The Future of the UK’s Housing Crisis

Housing Crisis

Late last year, the National Housing Federation released the first ever “state of the nation” report, revealing shocking figures into the UK’s housing crisis. Of these figures, the report showed that 1 in 7 people were directly affected by the housing crisis. This totals to over 8 million people throughout England living in homes that are unaffordable, unsuitable or insecure.

This report captured to true scale of the UK’s housing crisis, with people from all generations, from all over the country suffering from this crisis. Not only have these figures shown the diversity in people suffering from this crisis, it also shows how differently sufferers are affected by it, from unaffordable house and rental prices to low-quality homes, overcrowded homes and more.

The National Housing Federation has concluded through its research that the UK will need 340,000 new homes built a year, 145,000 of these being social homes.

Chief Executive of the National Housing Federation Kate Henderson has commented that this research reveals the full enormity of the housing crisis – clearly, it is the single biggest domestic issue we face.”

Henderson further stated: “From Cornwall to Cumbria, millions of people are being pushed into debt and poverty because rent is too expensive, children can’t study because they have no space in their overcrowded homes, and many older or disabled people are struggling to move around their own home because it’s unsuitable.”
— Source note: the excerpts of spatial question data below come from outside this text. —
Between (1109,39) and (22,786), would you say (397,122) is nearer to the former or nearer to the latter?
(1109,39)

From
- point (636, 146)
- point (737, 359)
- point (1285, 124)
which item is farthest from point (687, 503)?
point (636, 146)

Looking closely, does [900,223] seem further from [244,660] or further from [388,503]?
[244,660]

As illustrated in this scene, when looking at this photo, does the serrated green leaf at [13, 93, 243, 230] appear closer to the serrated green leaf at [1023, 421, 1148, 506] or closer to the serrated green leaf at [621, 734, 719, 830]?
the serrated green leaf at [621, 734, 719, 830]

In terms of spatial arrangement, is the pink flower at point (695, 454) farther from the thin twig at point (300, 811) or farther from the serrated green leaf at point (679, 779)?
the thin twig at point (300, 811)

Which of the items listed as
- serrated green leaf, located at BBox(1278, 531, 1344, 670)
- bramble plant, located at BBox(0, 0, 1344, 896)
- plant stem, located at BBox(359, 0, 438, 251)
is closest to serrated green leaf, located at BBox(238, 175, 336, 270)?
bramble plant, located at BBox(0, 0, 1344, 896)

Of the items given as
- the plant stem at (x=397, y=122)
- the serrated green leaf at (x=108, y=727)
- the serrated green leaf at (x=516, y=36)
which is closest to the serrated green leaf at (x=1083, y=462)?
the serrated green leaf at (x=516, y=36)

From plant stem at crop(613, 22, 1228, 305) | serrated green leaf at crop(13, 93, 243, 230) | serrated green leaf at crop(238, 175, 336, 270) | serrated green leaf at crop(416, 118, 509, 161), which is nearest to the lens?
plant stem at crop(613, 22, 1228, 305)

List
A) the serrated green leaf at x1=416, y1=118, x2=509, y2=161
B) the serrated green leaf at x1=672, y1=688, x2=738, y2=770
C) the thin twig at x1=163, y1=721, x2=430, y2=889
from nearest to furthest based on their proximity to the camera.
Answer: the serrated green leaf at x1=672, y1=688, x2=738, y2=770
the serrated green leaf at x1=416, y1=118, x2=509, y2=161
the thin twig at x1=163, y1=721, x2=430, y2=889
An Arguably Dated Planning System

Ashley Ilsen of Magnet Capital has also made comments regarding the UK’s current housing crisis and ways to make improvements to it, stating the following on the matter:

“I believe a key area where we can start making serious headway into solving the housing crisis is assisting the SME developer, who have traditionally struggled more when it comes to access to finance. The key is making sure that the right developer is matched with the most appropriate lender and that will always be down to the skill of the broker. The beauty of development finance is that every deal is different and there are many different ways of funding a development project.”

Ilsen further comments: “Access to finance is just one of many supply side areas that need urgent improvement if we are going to help increase the amount of new housing we are adding to the existing stock. As a specialist development finance lender we consistently hear the same complaints about a lack of quick and flexible funding and I hasten to add that there are still plenty of lenders operating in the development finance sector that don’t have the required expertise.”

“Aside from this I believe the main area where we can improve the supply of new housing stock is the current planning system. Our current planning system is arguably dated and not fit to handle the increasing demand that we need to fill for new homes. My previous conversations with government bodies about the planning system have inevitably proved to be unsuccessful and I have found that this has mainly been down to an unwillingness to change.”

“Dramatic change to the ways, and more importantly timescales, that developers are able to obtain planning would no doubt improve the current state of play and this ties in closely to how us as funders can deploy our capital. Closely linked to the planning system is the availability of land which could be used for development. As we have seen with permitted development it only takes a slightly more innovative approach to make a big difference. As with most supply side factors, the onus is on the government to help stimulate these areas to help SME builders and developers make a larger contribution to new homes in the UK.”